Your objective
List all the lines in these records that hold "name".

*** Opening of Excerpted records ***

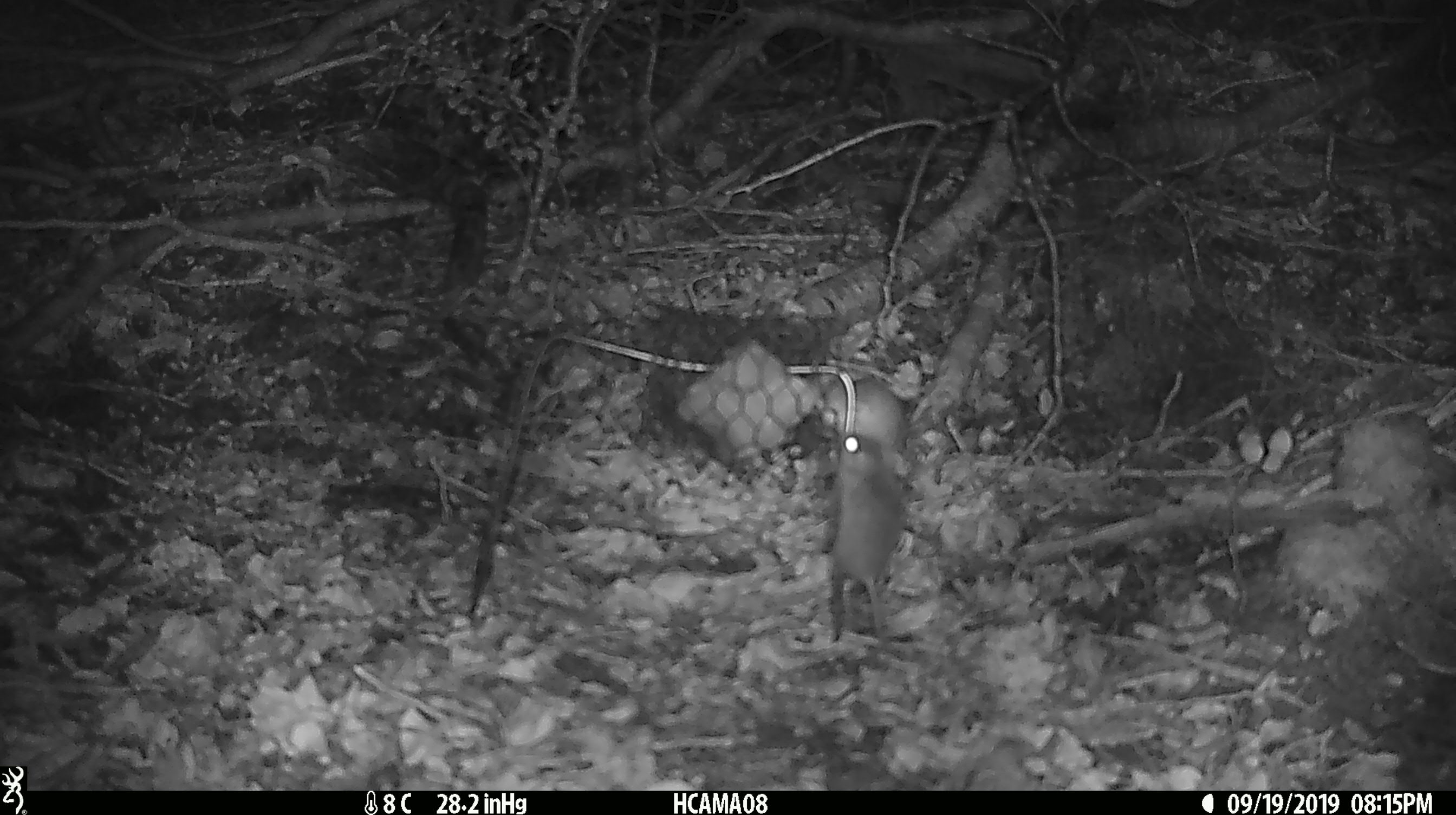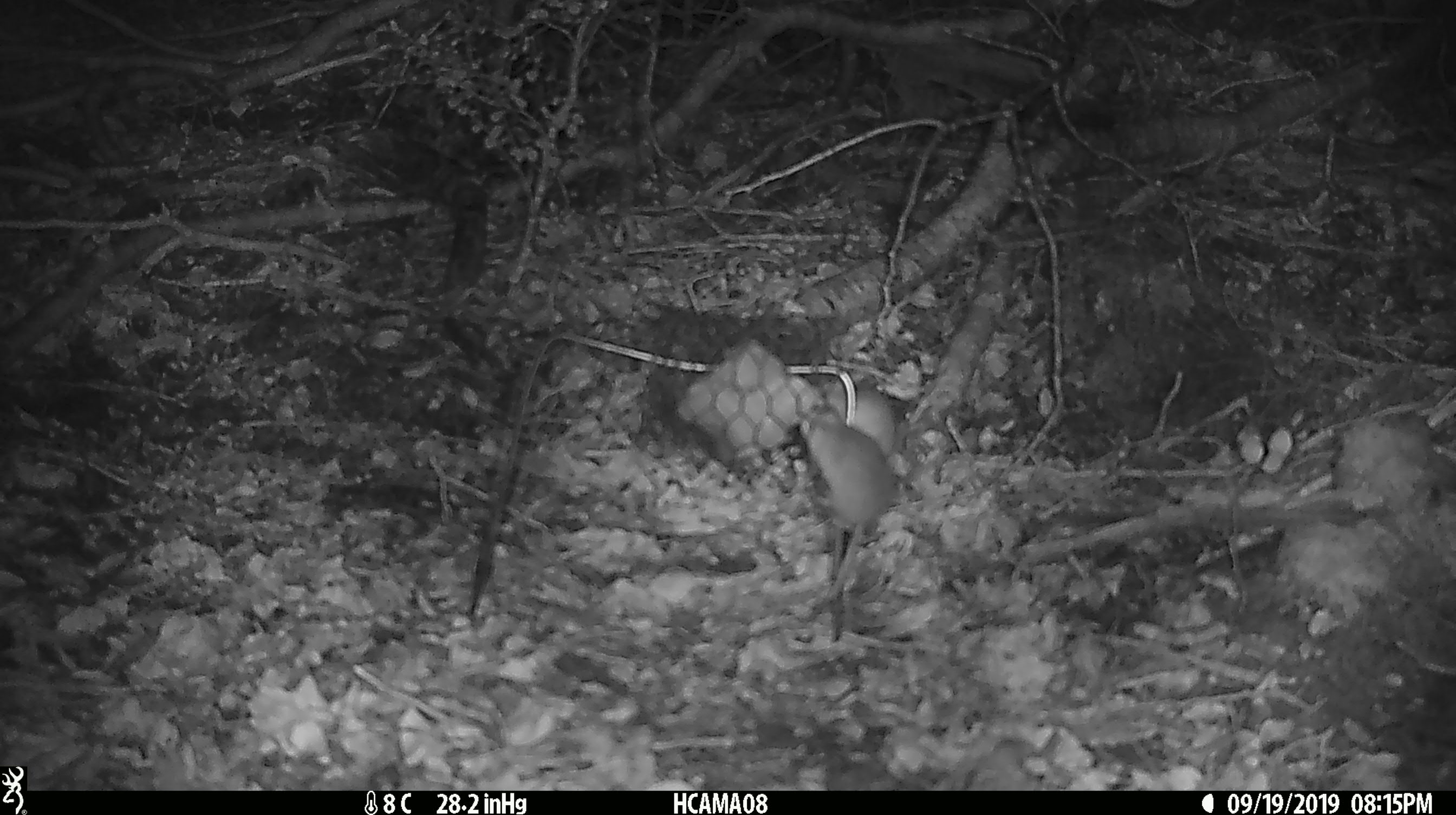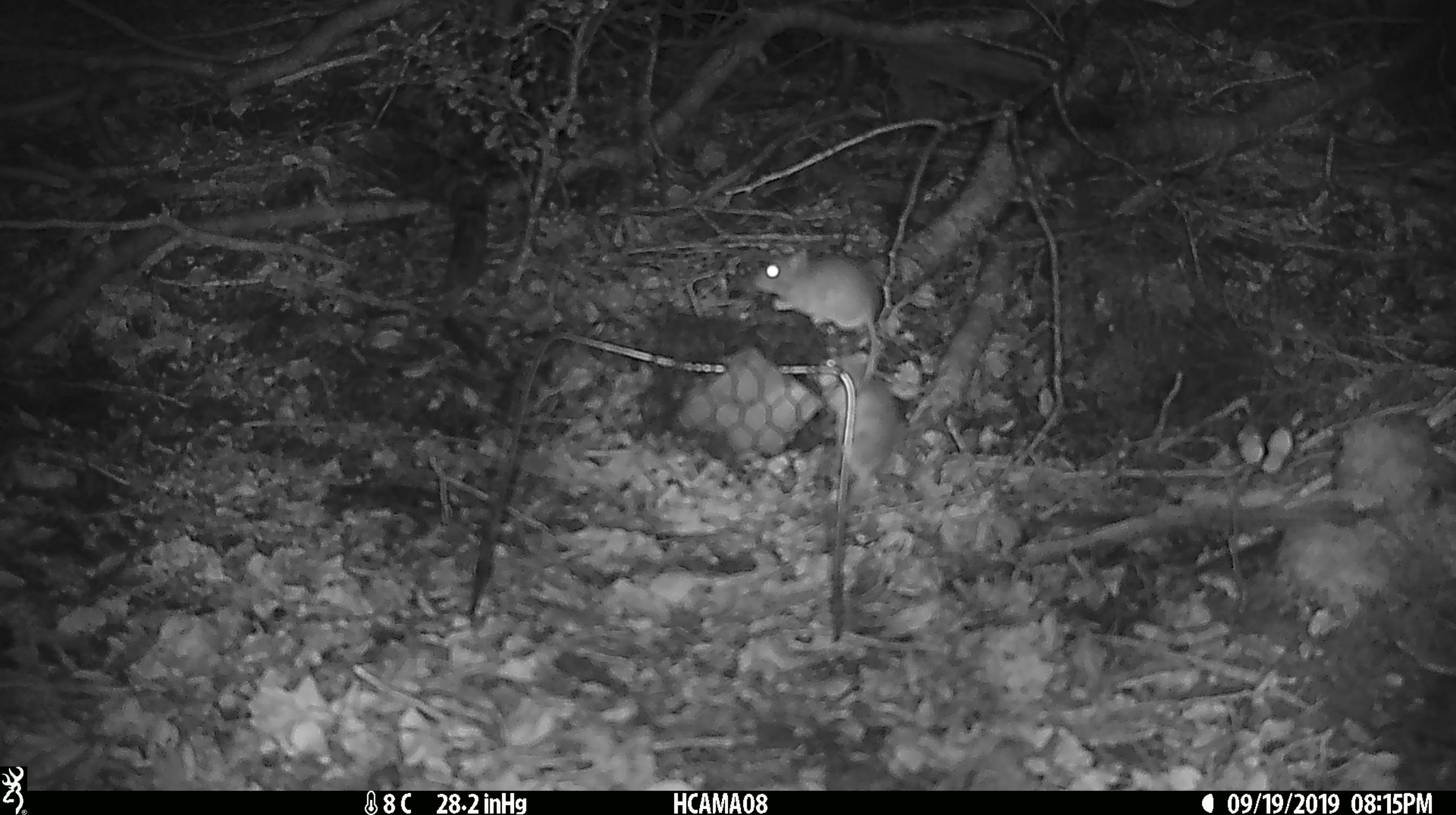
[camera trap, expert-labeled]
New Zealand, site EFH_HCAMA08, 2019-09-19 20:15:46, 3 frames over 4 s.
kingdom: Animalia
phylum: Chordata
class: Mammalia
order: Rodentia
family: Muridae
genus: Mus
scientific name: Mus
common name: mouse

*** Close of Excerpted records ***
*** Opening of Excerpted records ***

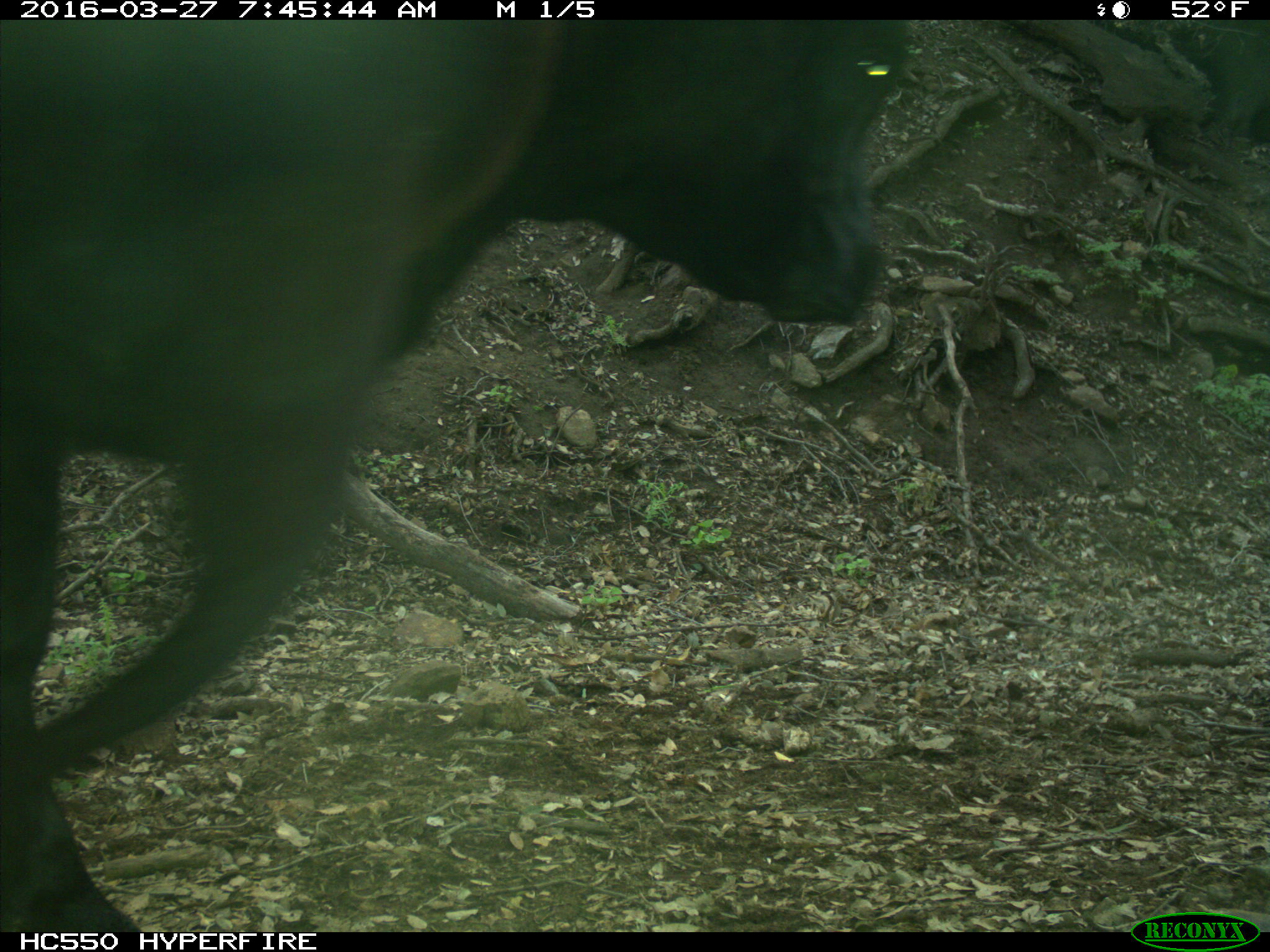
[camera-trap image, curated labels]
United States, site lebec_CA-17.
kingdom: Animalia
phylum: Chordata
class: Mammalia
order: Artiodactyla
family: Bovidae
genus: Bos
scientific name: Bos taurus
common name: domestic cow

*** Close of Excerpted records ***
*** Opening of Excerpted records ***

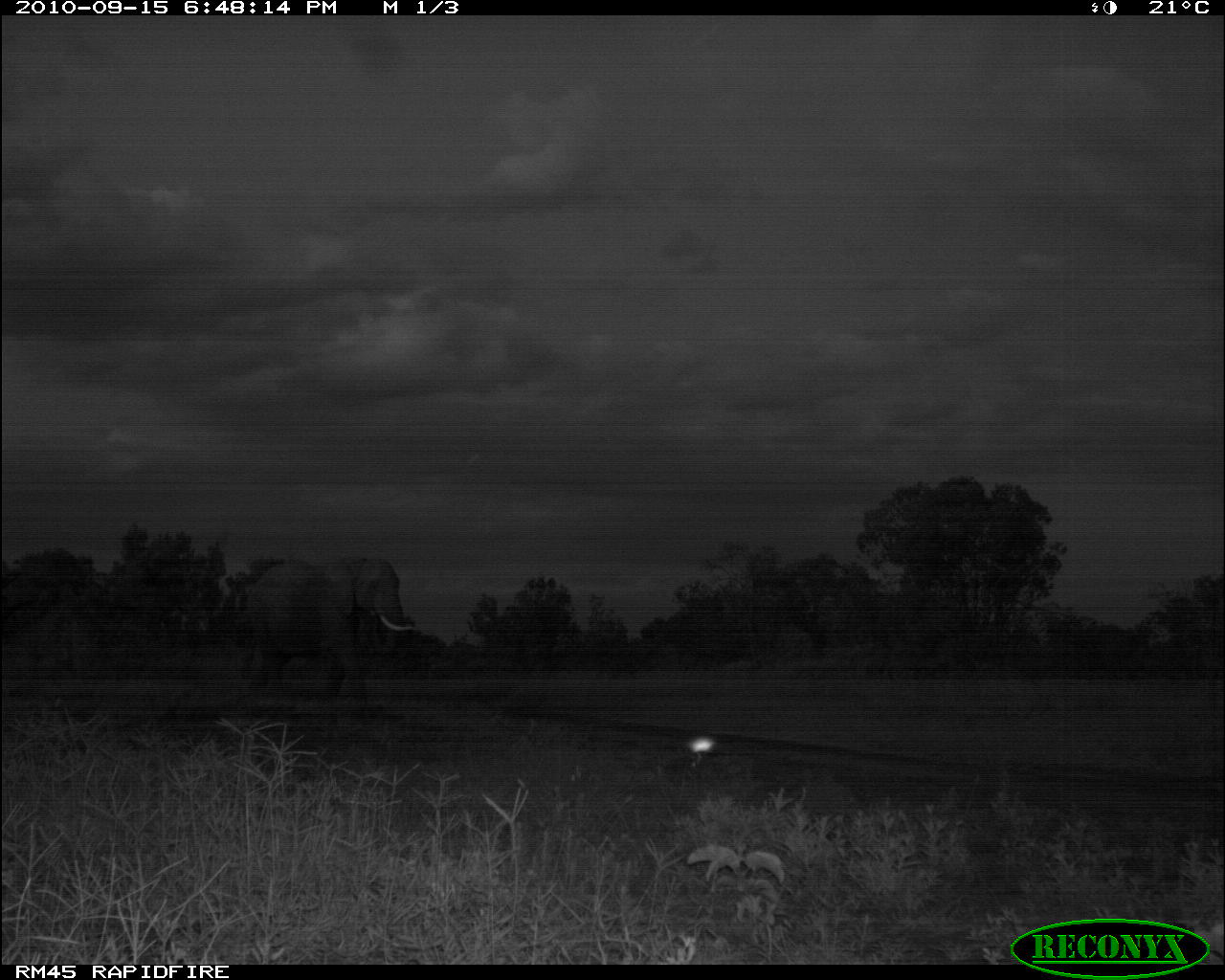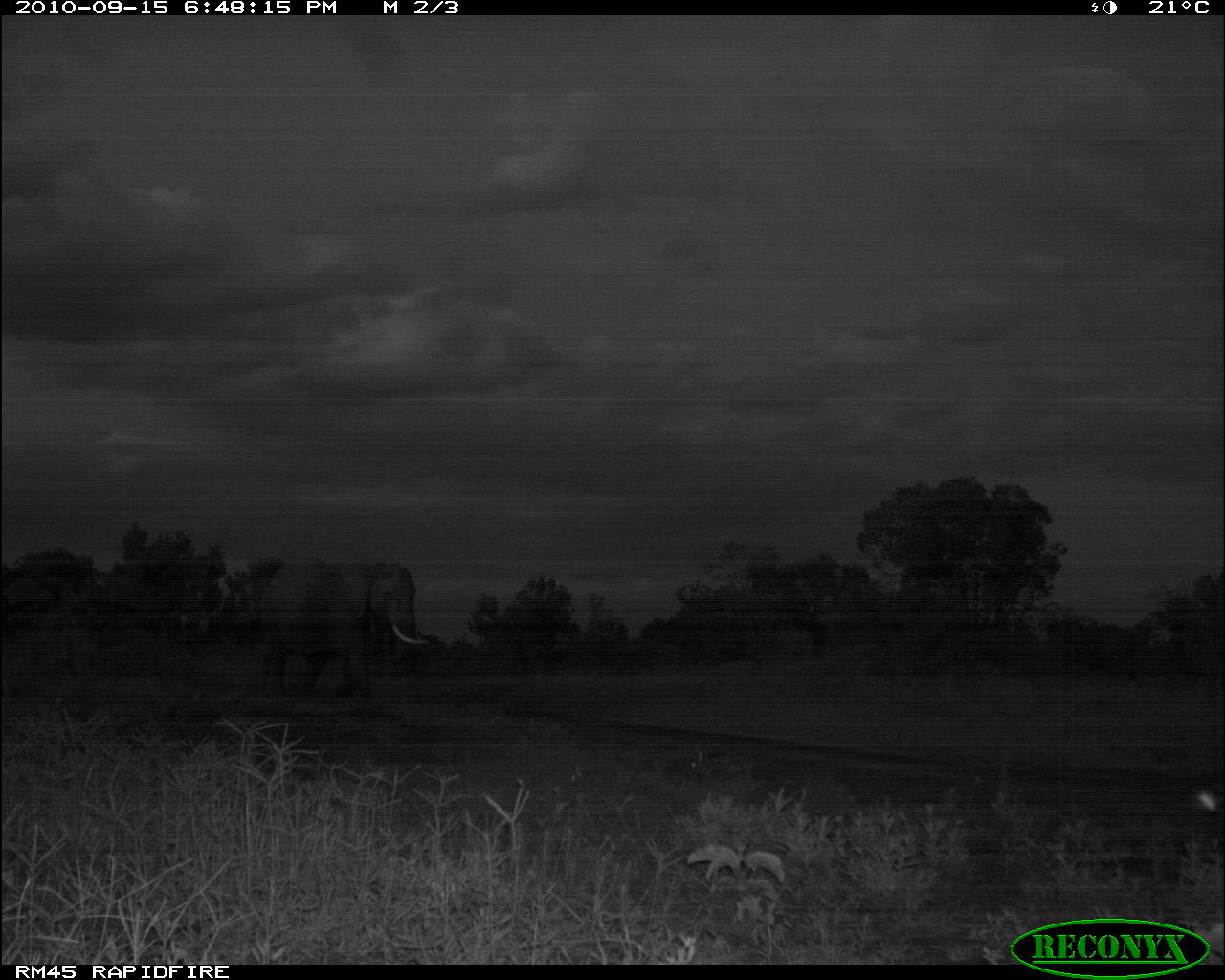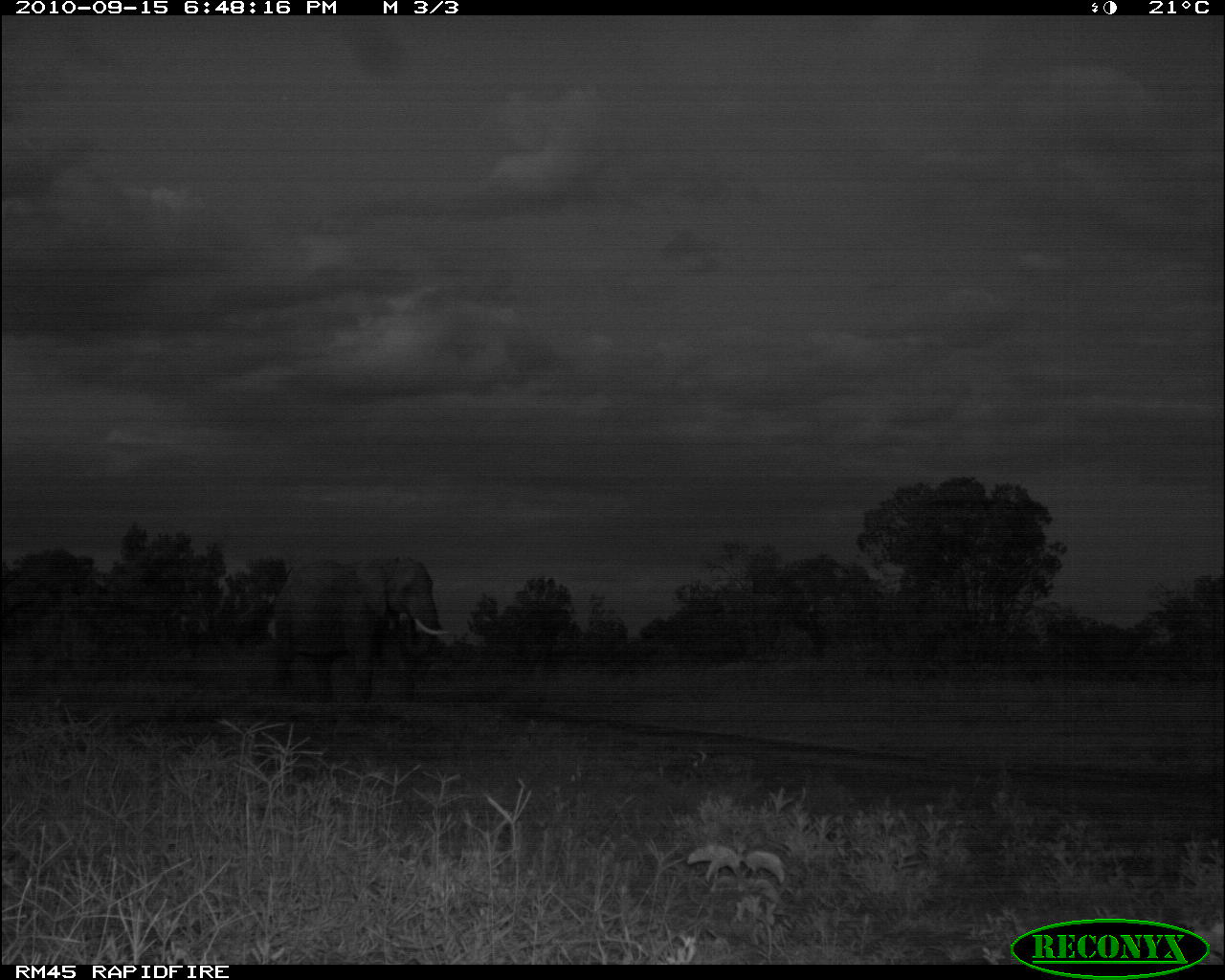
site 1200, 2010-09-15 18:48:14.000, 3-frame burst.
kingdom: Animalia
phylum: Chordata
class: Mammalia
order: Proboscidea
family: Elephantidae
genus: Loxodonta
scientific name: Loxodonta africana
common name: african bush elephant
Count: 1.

*** Close of Excerpted records ***

The answer
scientific name: Mus
common name: mouse
scientific name: Bos taurus
common name: domestic cow
scientific name: Loxodonta africana
common name: african bush elephant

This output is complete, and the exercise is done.